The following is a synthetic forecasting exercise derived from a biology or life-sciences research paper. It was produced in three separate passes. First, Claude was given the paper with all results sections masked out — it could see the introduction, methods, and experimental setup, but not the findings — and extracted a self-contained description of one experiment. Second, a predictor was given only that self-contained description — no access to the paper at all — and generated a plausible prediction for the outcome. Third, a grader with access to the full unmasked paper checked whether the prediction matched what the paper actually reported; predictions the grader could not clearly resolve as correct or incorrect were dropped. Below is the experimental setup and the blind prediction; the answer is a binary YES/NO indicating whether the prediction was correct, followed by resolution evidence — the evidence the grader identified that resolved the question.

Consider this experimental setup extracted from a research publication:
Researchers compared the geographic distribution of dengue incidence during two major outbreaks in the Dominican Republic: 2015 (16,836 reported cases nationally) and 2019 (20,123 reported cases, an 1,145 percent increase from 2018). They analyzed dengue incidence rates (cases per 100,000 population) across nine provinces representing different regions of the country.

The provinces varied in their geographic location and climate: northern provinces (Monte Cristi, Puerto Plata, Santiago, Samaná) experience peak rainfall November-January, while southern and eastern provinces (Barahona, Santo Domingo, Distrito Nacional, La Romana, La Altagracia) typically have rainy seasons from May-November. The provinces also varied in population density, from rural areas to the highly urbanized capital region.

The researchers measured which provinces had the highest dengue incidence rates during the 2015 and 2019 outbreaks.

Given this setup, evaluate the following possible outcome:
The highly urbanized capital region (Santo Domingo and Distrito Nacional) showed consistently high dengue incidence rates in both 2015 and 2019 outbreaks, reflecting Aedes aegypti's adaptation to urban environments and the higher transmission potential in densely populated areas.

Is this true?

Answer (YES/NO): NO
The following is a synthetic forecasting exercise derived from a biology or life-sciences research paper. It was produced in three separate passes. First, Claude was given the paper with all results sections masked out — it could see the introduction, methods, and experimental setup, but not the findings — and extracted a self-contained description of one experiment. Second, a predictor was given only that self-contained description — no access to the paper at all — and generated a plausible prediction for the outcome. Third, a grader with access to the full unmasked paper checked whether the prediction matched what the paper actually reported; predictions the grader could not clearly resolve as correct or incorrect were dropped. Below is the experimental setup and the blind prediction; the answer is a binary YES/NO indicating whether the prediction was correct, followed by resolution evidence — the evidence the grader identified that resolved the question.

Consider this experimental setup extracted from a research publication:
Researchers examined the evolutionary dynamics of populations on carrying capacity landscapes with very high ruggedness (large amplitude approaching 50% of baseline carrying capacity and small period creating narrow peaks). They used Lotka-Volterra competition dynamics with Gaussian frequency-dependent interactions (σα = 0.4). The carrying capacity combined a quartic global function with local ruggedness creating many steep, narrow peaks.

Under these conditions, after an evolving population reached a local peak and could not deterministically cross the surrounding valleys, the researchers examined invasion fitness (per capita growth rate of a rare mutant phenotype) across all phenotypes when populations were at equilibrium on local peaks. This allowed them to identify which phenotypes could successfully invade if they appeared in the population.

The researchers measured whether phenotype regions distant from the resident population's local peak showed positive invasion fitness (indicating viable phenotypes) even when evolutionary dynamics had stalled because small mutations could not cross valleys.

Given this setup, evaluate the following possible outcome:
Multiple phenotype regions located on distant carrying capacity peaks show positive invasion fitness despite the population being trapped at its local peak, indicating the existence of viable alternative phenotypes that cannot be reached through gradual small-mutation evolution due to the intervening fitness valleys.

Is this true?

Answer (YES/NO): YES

==

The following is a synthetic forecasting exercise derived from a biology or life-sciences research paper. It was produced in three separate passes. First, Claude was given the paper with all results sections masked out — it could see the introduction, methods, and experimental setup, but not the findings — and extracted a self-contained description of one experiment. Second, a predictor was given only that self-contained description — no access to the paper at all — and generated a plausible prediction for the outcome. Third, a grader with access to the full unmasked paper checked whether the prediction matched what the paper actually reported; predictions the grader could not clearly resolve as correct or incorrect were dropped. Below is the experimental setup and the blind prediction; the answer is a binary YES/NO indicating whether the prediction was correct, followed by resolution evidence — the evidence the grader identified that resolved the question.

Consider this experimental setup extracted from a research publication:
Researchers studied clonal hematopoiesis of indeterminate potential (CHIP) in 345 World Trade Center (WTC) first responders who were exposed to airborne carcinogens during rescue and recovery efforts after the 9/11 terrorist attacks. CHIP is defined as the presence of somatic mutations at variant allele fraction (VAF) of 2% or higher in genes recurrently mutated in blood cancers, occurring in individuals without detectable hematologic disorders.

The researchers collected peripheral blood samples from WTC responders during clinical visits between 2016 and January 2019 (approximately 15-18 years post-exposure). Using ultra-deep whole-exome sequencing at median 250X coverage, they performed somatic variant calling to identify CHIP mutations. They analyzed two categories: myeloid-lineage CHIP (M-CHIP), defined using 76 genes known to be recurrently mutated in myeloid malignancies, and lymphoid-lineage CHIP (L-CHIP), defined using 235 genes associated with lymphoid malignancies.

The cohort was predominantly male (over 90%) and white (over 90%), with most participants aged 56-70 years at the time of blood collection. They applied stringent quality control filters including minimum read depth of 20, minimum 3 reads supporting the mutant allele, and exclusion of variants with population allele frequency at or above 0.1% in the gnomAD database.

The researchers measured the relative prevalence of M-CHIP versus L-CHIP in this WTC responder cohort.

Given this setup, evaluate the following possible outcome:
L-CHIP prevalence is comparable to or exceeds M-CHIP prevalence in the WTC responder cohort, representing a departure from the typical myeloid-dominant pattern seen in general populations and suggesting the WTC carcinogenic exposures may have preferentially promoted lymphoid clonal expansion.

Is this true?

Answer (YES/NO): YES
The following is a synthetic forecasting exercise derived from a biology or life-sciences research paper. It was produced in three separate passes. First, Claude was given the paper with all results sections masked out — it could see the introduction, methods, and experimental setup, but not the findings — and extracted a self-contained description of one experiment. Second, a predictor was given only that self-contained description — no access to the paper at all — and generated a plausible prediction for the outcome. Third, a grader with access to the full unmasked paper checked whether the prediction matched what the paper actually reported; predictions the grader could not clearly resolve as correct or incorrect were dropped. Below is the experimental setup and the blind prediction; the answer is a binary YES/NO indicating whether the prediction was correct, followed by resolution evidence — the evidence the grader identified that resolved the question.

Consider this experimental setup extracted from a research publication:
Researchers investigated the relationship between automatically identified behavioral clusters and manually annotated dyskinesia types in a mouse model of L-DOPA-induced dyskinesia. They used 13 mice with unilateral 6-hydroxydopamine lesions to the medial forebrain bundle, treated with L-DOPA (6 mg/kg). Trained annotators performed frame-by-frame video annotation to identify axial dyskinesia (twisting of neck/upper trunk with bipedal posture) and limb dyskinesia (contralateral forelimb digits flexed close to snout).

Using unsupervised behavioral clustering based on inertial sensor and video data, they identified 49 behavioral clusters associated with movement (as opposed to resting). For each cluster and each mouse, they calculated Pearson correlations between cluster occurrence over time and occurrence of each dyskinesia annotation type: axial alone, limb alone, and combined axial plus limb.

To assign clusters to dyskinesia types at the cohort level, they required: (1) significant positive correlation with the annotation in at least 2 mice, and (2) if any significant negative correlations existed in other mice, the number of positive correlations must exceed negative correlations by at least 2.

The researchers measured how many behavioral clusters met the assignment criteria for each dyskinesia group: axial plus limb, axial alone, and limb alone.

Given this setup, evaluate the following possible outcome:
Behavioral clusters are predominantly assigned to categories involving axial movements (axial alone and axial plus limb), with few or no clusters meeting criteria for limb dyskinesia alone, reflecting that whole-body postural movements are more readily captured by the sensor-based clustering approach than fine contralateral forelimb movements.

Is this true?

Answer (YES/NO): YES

:: Task to carry out ::
Pull out each line of the listing that holds the string "when".

:: Output below ::
Under these conditions, after an evolving population reached a local peak and could not deterministically cross the surrounding valleys, the researchers examined invasion fitness (per capita growth rate of a rare mutant phenotype) across all phenotypes when populations were at equilibrium on local peaks. This allowed them to identify which phenotypes could successfully invade if they appeared in the population.
The researchers measured whether phenotype regions distant from the resident population's local peak showed positive invasion fitness (indicating viable phenotypes) even when evolutionary dynamics had stalled because small mutations could not cross valleys.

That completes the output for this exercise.